In summer 2018, city staff canvassed the corridor again, talked to businesses, and met with the University of Oregon, PeaceHealth, and the University Business District to discuss the project.

Public Involvement 

Community Meeting #1

On December 4, 2013, the first community meeting to discuss transportation options between campus and downtown for people who ride bikes was held at the Eugene Public Library. Participants were presented existing conditions information for three transportation corridors: 11th, 12th, and 13th Avenues. After each corridor was introduced, respondents were asked to describe personal experiences and opinions related to traveling through each corridor.

Community Meeting #2

A second community meeting was held on April 17, 2014, to discuss improvement options for traveling by bike from campus to downtown.

Community Meeting #3

The final community meeting was help on June 12, 2014, to present draft staff recommendations. Staff took public comments at the meeting and held the public comment period open until July 15, 2014.

Project Concept Maps

Funding & Naming

Funding for this project is from multiple sources. Grant funding from the Oregon Department of Transportation is provided through the All Roads Transportation Safety (ARTS) Program. This program was developed to address safety needs on public roads and aligns with the city’s Vision Zero policy. The City of Eugene received $2.3M from ARTS.
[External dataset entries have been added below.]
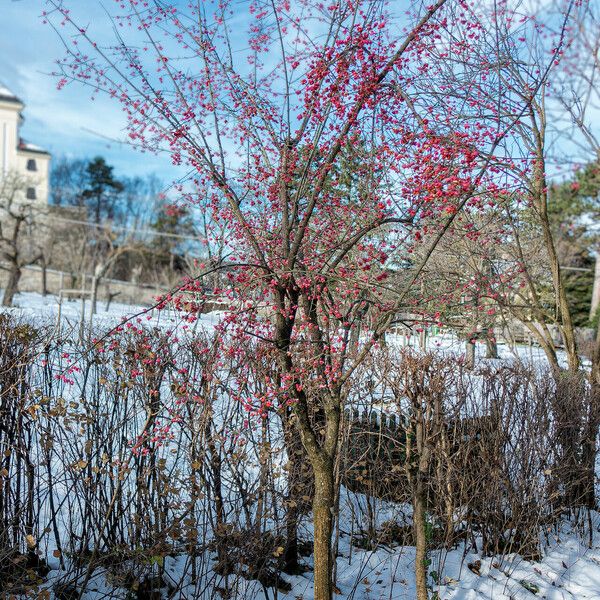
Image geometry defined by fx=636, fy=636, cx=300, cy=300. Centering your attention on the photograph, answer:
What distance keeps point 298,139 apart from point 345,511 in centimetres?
369

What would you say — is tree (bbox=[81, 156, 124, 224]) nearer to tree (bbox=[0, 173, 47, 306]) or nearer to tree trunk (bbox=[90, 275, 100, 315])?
tree (bbox=[0, 173, 47, 306])

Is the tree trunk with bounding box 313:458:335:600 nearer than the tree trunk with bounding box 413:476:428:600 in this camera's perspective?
Yes

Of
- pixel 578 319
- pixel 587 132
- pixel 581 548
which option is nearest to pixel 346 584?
pixel 581 548

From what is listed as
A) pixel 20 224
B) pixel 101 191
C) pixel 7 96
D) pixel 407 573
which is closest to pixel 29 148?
pixel 7 96

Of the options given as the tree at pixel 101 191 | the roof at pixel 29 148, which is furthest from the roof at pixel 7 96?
the tree at pixel 101 191

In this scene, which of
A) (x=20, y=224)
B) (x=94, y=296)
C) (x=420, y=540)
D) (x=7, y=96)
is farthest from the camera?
(x=7, y=96)

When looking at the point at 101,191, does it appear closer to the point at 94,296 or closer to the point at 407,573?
the point at 94,296

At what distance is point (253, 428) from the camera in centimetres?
458

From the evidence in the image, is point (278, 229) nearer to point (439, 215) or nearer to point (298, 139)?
point (298, 139)

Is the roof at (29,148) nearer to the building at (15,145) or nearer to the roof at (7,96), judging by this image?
the building at (15,145)

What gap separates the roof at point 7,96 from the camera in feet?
178

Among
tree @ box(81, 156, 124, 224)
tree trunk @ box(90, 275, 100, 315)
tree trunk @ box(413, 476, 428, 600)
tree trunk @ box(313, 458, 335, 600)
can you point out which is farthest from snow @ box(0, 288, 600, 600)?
tree @ box(81, 156, 124, 224)

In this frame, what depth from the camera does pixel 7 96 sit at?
5459 centimetres

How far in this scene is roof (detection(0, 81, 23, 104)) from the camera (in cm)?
5431
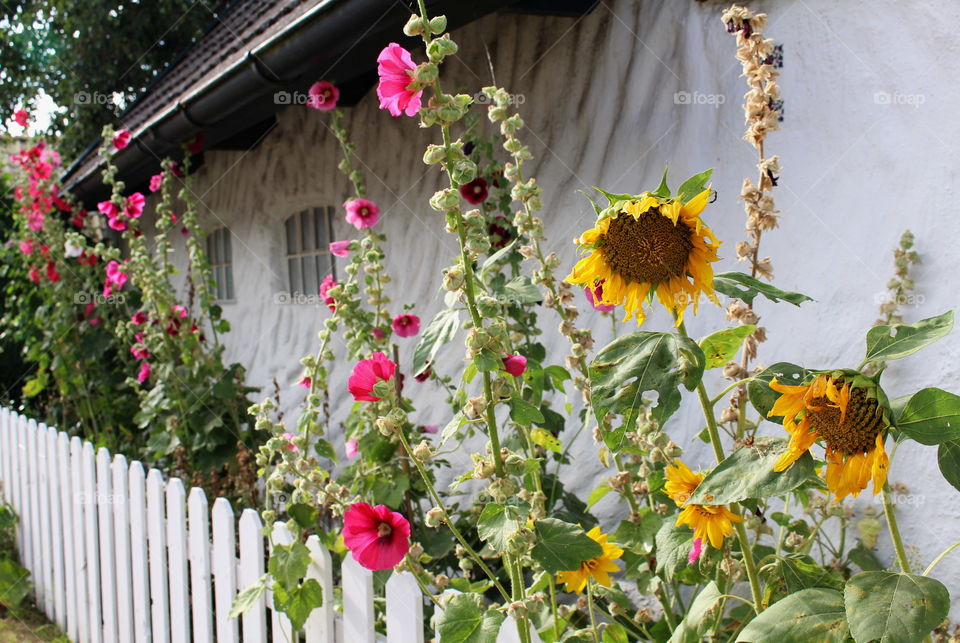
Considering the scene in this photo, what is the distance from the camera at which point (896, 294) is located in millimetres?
2018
The project also includes regional funding through the Surface Transportation Program-Urban (STP-U). These funds are distributed through the the Central Lane Council of Governments. The program provides flexible funding to improve and preserve transportation infrastructure related to walking, bicycling, riding the bus, and private automobile use.  The city of Eugene received $450K from STP-U.

In addition, David Minor’s family has committed $150,000 to the development of the bikeway. David Minor lost his life in a car-bike crash on 13th Avenue at Willamette Street in June 2008. The city will consider naming the project the "David Minor Bikeway" according to city procedures for naming infrastructure.